Patentante und Bundesligaspielerin Cara, Anne und Carsten lernen sich durch den Handball kennen. Cara wechselt auf die Sportschule in Magdeburg. Carsten betreut das Mädels Team und erleichtert dem jungen Handballtalent das Ankommen und Eingewöhnen. Seitdem teilen sie viele private und sportliche Momente. Die deutsche Meisterschaftsteilnahme der B-Jugend, Carstens & Annes Hochzeit und der Gewinn des DHB Pokals 2018 lassen aus den Freunden eine Familie werden. „Im November 2019 besuchte ich Anne, Carsten und die knapp fünf Wochen alte Tess. Wir frühstückten und auf meinem Platz lag ein kleiner Brief. Darin wurde ich von Tess „gefragt“, ob ich ihre Patentante werden wolle. Für mich stand sofort fest, dass ich das auf jeden Fall machen möchte. Ich finde es ist eine unheimliche Ehre von Eltern gefragt zu werden, ob man die Patenschaft ihres Kindes übernehmen möchte. Ich empfinde bis heute ein Gefühl von Glück und Freude“, erinnert sich die 27-jährige. Nachdem die Kreisspielerin des HSG Blomberg-Lippe von Tess‘ schwerer Erkrankung erfährt, ist sie wie gelähmt. Dass ihr kleines Patenkind allein durch eine Stammzellspende überleben kann, ist die nächste Hiobsbotschaft. Doch auch hier ist es der Handball, der Cara Mut und Hoffnung schenkt: „In meinem bisherigen Leben war Handball der Dreh- und Angelpunkt, um den sich alles andere aufgebaut hat. Weil ich seit meinem dritten Lebensjahr Handball spiele, verschiedene Auswahlteams durchlaufen habe, auf dem Sportinternat war und seit sieben Jahren in der 1. Liga spiele, habe viele tolle Menschen kennen gelernt. Und ich hoffe von Herzen, dass all diese Menschen unserem Aufruf folgen und sich unter www.dkms.de/tess registrieren lassen. Die Handballfamilie hält zusammen. Darauf zähle ich. Tess ist so klein und hat noch ihr ganzes Leben vor sich.“

Seit der Diagnose hat Tess bereits fünf Monate Behandlung hinter sich. In der letzten Woche haben drei Intensivblöcke für Hochrisiko-Patienten in Vorbereitung auf eine spätere Stammzellenspende begonnen. Neben ganz vielen Tagen im Krankenhaus, unzähligen Eingriffen und Chemotherapien hat sich Tess verändert: Medikamentenbedingte Gewichtsschwankungen, aber auch Haarausfall sorgen dafür, dass man den Therapieverlauf auch äußerlich stark wahrnehmen kann. Die Eltern weichen nicht von Tess‘ Seite. Sie wissen, dass ihnen ein langfristiger Krankenhausaufenthalt in Isolationsstatus noch bevorsteht. „Trotz der schwierigen Herausforderungen sind wir so dankbar für all die Unterstützung, die wir von unserer Handballfamilie erfahren dürfen. – all das ist nicht selbstverständlich, aber so wertvoll für uns.
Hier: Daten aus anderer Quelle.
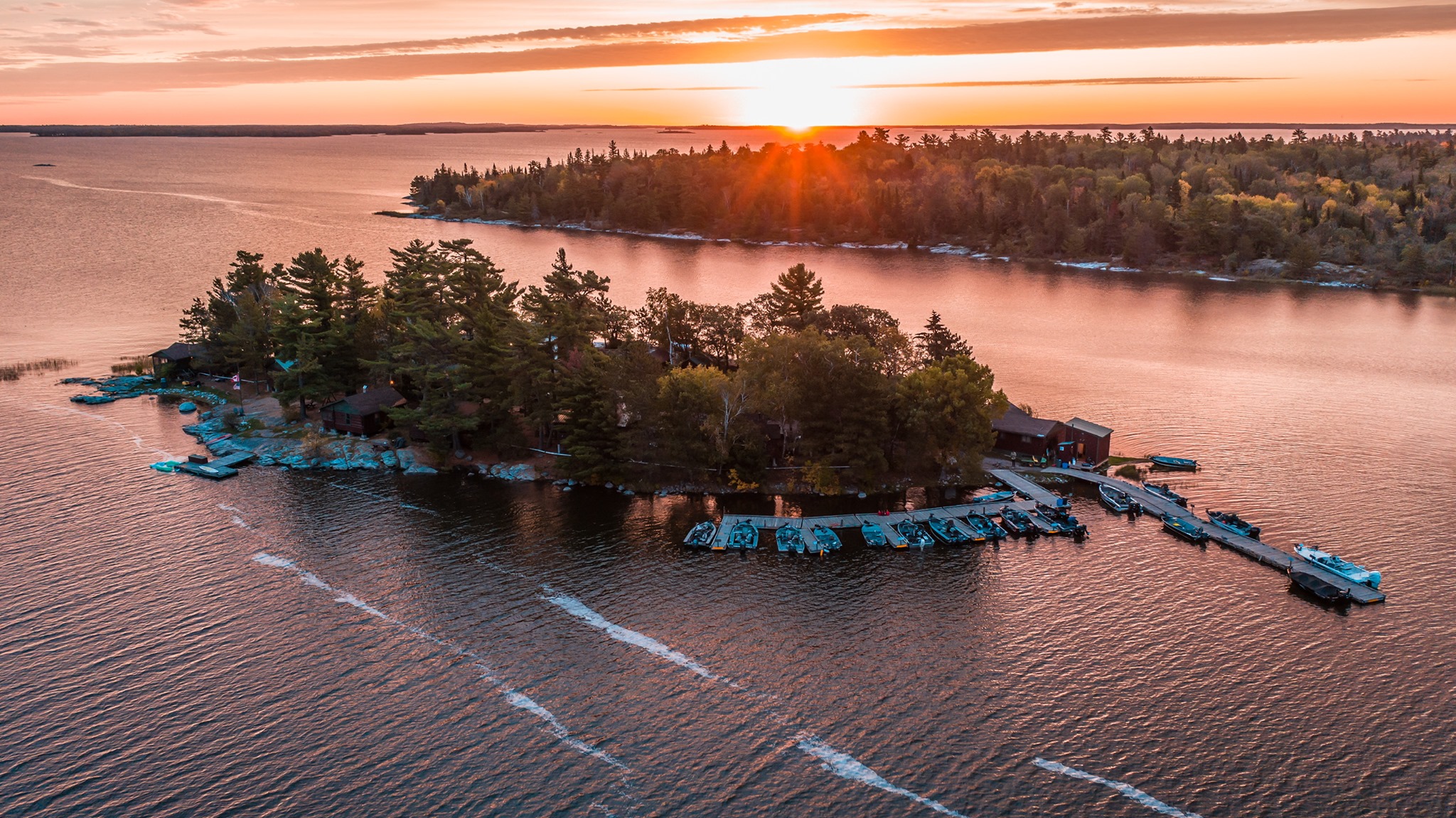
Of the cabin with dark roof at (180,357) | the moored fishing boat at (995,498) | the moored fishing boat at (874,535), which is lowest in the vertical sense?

Das gibt uns die Kraft weiterzukämpfen und stark zu bleiben.“

Doch alleine können sie den Kampf nicht gewinnen. Denn nur eine Stammzelltransplantation kann Tess‘ Leben retten. Bislang wurde weltweit noch keine passende Spenderin und kein passender Spender für sie gefunden. Je mehr Menschen sich jetzt registrieren lassen, desto größer sind die Überlebenschancen für Tess und viele andere Patient:innen. Nur wer registriert ist, kann auch als Lebensretter:in gefunden werden. Carsten wendet sich hilfesuchend an die Öffentlichkeit: „Ich habe am eigenen Leib erfahren, wie einfach es ist, ein Leben zu retten. Es ist nicht schwer, tut nicht weh, kann aber so viel Gutes bewirken. Dank meiner Spende kann eine junge Mama in Russland ihre Kinder aufwachsen sehen. Der Aufwand steht in keinem Verhältnis zu dem, was man mit einer Stammzellspende erreicht: ein Leben zu retten. Etwas Wertvolleres kann es nicht geben. Die gleiche Hilfe wünschen wir uns jetzt für unsere Tochter. Sie hat noch das ganze Leben vor sich. Deshalb bitten wir alle: Zögert nicht, sondern lasst euch registrieren. Damit schenkt ihr unserer Tochter und ganz vielen anderen Kindern die Chance auf ein zweites Leben.“

Wer gesund und zwischen 17 und 55 Jahre alt ist, kann sich mit wenigen Klicks über www.dkms.de/tess die Registrierungsunterlagen nach Hause bestellen. Besonders wichtig ist es, dass die Wattestäbchen nach dem erfolgten Wangenschleimhautabstrich zeitnah zurückgesendet werden. Erst wenn die Gewebemerkmale im Labor bestimmt wurden, stehen Spender:innen für den weltweiten Suchlauf zur Verfügung.

Auch Geldspenden helfen Leben retten, da der DKMS für die Neuaufnahme einer jeden Spenderin und eines jeden Spenders Kosten in Höhe von 35 Euro entstehen.